* _MATERIAL SUPPLIED_:
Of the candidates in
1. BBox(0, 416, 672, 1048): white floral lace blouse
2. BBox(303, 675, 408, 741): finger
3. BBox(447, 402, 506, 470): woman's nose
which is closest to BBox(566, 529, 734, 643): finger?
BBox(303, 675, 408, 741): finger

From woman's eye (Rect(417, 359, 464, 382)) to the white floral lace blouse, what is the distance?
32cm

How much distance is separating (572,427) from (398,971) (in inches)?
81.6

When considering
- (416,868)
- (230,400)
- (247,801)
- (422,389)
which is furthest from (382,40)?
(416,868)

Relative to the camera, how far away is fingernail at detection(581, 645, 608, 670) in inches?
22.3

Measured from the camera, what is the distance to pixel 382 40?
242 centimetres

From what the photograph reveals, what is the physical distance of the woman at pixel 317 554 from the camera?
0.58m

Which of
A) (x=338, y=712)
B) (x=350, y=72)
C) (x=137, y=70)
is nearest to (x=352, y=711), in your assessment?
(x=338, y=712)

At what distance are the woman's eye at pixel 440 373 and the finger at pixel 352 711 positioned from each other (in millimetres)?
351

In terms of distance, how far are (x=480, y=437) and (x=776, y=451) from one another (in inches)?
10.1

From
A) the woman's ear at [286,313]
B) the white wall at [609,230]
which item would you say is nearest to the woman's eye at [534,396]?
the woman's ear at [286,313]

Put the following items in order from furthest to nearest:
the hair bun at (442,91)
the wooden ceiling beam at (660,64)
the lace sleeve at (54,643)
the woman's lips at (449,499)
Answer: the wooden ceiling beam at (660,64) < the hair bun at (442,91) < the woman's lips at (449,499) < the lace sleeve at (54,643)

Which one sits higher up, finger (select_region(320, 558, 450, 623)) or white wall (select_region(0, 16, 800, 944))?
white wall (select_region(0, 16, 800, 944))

* _OBJECTIVE_:
Reproduce all of the entries above word for word, keeping every line unchanged and in its original order.

* _RESULT FOR THIS TASK_:
Of the candidates in
1. BBox(0, 416, 672, 1048): white floral lace blouse
2. BBox(303, 675, 408, 741): finger
3. BBox(447, 402, 506, 470): woman's nose
which is closest to BBox(566, 529, 734, 643): finger?
BBox(303, 675, 408, 741): finger

From woman's eye (Rect(417, 359, 464, 382)) to the white floral lace blouse, what is the distance?
32cm

How much distance is separating (572,427) from (398,971) (in inches)?
81.6

When considering
- (416,868)
- (230,400)
- (247,801)
- (422,389)
which is furthest from (382,40)?
(416,868)

Relative to the camera, how far away is fingernail at detection(581, 645, 608, 670) in inches?
22.3

Measured from the camera, what is the distance to pixel 382 40?
242 centimetres

From what the photograph reveals, what is the physical distance of the woman at pixel 317 554 from the camera?
0.58m

Which of
A) (x=338, y=712)
B) (x=350, y=72)
C) (x=137, y=70)
is nearest to (x=352, y=711), in your assessment?
(x=338, y=712)

At what distance are the woman's eye at pixel 440 373 and the finger at pixel 352 711 positioned from each other (in millimetres)?
351

In terms of distance, how far are (x=480, y=437) and (x=776, y=451) from one another (in inches)?
10.1

From
A) the woman's ear at [286,313]
B) the white wall at [609,230]
which item would you say is nearest to the woman's eye at [534,396]?
the woman's ear at [286,313]

Put the following items in order from furthest to nearest:
the hair bun at (442,91)
the wooden ceiling beam at (660,64)
the lace sleeve at (54,643)
the woman's lips at (449,499)
Answer: the wooden ceiling beam at (660,64) < the hair bun at (442,91) < the woman's lips at (449,499) < the lace sleeve at (54,643)

Which one sits higher up, finger (select_region(320, 558, 450, 623)) or white wall (select_region(0, 16, 800, 944))?
white wall (select_region(0, 16, 800, 944))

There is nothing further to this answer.